Braden is the middle man in a set-up between a Japanese source and American buyers, a criminal organization headed up by Mario Gallo as an unpleasant man named Caifano, who is starting to get flaky about the money he owes for these drugs. So it's not too surprising when a masked ninja starts slashing their way through Caifano's organization. With dead mobsters turning up all over the city, the detective on the case - Virgil Frye as Lieutenant Dime - seeks the help of Cho and martial arts instructor Dave Hatcher (Keith Vitali). Cho is reluctant to get involved with all of this, but it's tough for him to keep his distance when his business partner is a major player in the situation. We can only watch and wonder how long it's going to take Cho to realize that Braden is a villain.

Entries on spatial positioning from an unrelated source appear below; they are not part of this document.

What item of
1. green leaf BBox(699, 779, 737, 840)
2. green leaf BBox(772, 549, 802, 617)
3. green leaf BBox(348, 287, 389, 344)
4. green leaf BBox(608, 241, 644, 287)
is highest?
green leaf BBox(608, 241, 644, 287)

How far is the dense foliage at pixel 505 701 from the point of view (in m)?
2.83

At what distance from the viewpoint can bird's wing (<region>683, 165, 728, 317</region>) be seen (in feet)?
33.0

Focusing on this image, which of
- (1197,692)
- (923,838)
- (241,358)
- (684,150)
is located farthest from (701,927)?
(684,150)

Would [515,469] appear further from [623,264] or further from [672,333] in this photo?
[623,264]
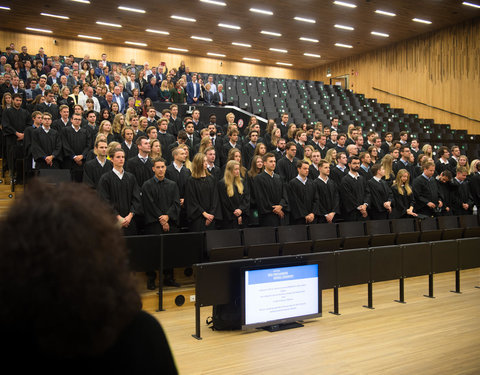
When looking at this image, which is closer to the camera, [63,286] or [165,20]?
[63,286]

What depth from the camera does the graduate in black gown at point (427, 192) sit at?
324 inches

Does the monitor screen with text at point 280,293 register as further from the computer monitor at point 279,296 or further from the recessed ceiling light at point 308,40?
the recessed ceiling light at point 308,40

Revenge of the Ninja is a cheap and awesome Cannon classic. Firstenberg has said that if he was making an action movie that was 90 minutes long, as this one is, he wanted to make sure 45 of those minutes were devoted to action. It certainly seems like he succeeded at that, because this is packed with action scenes that are cool, sometimes amusing (Cho's elderly mother has a confrontation with the masked ninja), and always impressive in some way. Little Kane even gets a couple fight scenes! Other notable actors who get mixed up in the action include Professor Toru Tanaka, who would go on to be featured in The Running Man and The Perfect Weapon, and Don Shanks, who will always be Michael Myers from Halloween 5 to me.

In the end, all that really needs to be said about Revenge of the Ninja is that is has a masked ninja who keeps a flamethrower up his sleeve. That alone is enough to make it a must-see.